Statin benefits dependent on baseline kidney function
medwireNews: The benefits of statin-based treatments among patients with chronic kidney disease diminish with decreasing estimated glomerular filtration rate (eGFR), with little evidence of any benefit for patients on dialysis, results of a large meta-analysis show.
Members of the Cholesterol Treatment Trialists’ (CTT) Collaboration analysed individual data for 183,419 participants (mean age 62.6 years, 73% men) of 28 trials examining the effects of statin-based therapy on major vascular events, defined as major coronary events (nonfatal myocardial infarction or coronary death), coronary revascularisation, stroke and cause-specific mortality.
Overall, statin-based therapy significantly reduced the risk of a first major vascular event by 21% per mmol/L reduction in LDL cholesterol, and the risks of major coronary events and stroke by 24% and 16%, respectively.
However, the researchers found that the relative effect on major vascular events decreased significantly with decreasing baseline eGFR.
Specifically, participants with a baseline eGFR of at least 60 mL/min per 1.73 m2 had a significant 22% lower rate of major vascular events per mmol/L reduction in LDL cholesterol, compared with 24% for an eGFR of 45 to less than 60 mL/min per 1.73 m2 and 15% for eGFR of 30 to below 45 mL/min per 1.73 m2.
Patients with a baseline eGFR below 30 mL/min per 1.73 m2 and not on dialysis had a nonsignificant 15% lower rate of major vascular events per mmol/L reduction in LDL cholesterol, while those on dialysis had a nonsignificant 6% reduction.
The researchers note that this trend was mainly due to smaller proportional effects with lower eGFR on major coronary events and stroke.
However, they also point out in The Lancet Diabetes and Endocrinology that the decreased vascular benefit with lower renal function might be due, in part, to the fact that “the proportion of cardiac deaths attributable to coronary heart disease—and, hence, potentially avoidable by reducing LDL cholesterol—becomes smaller as eGFR declines.”
The study data also showed a 12% reduction in vascular deaths per mmol/L reduction in LDL cholesterol, with a similar significant trend for smaller proportional effects with worsening baseline renal function. However, reducing LDL cholesterol with statin-based therapy had no effect on nonvascular mortality, irrespective of eGFR.
And although statin-based treatment reduced the need for coronary revascularisation procedures by 25% per mmol/L LDL cholesterol reduction overall, there was no trend by baseline renal function for this outcome.

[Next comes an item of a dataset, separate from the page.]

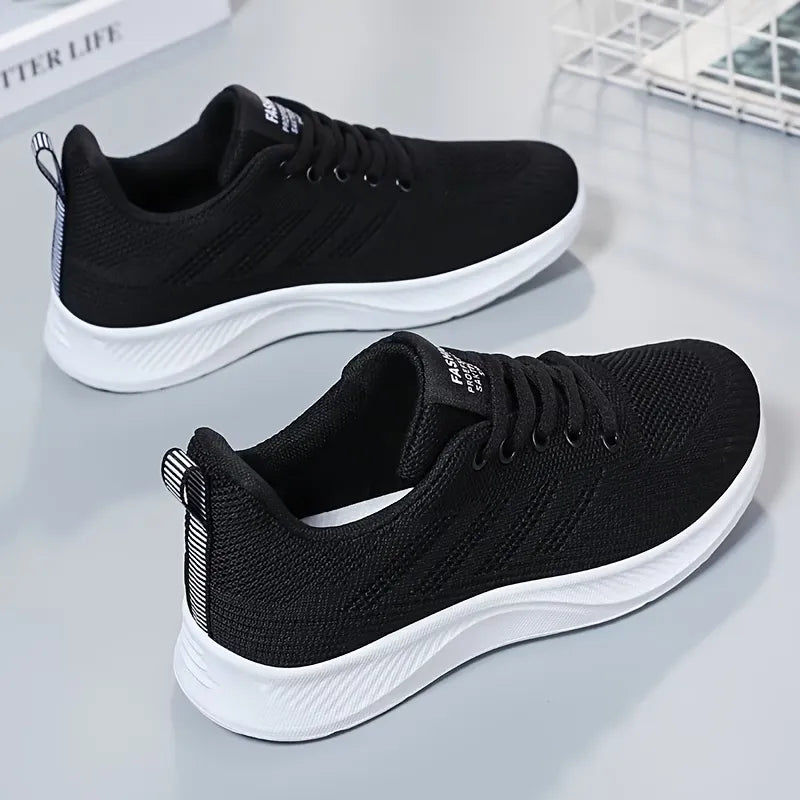 Women’s Lace-Up Breathable Walking Sneakers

In an accompanying commentary, Muh Geot Wong and Vlado Perkovic, both from the University of Sydney, New South Wales, Australia, write: “The results provide convincing evidence that statin therapy is beneficial in a wide range of patients with chronic kidney disease, with benefits proportional to the absolute LDL cholesterol reduction achieved.”
They add that it is unclear whether the “smaller relative risk reductions in patients with end-stage kidney disease result from a true lack of efficacy of statins in these individuals”, or whether larger event differences are “being drowned out by a larger number of less statin-sensitive cardiovascular events such as arrhythmias and heart failure.”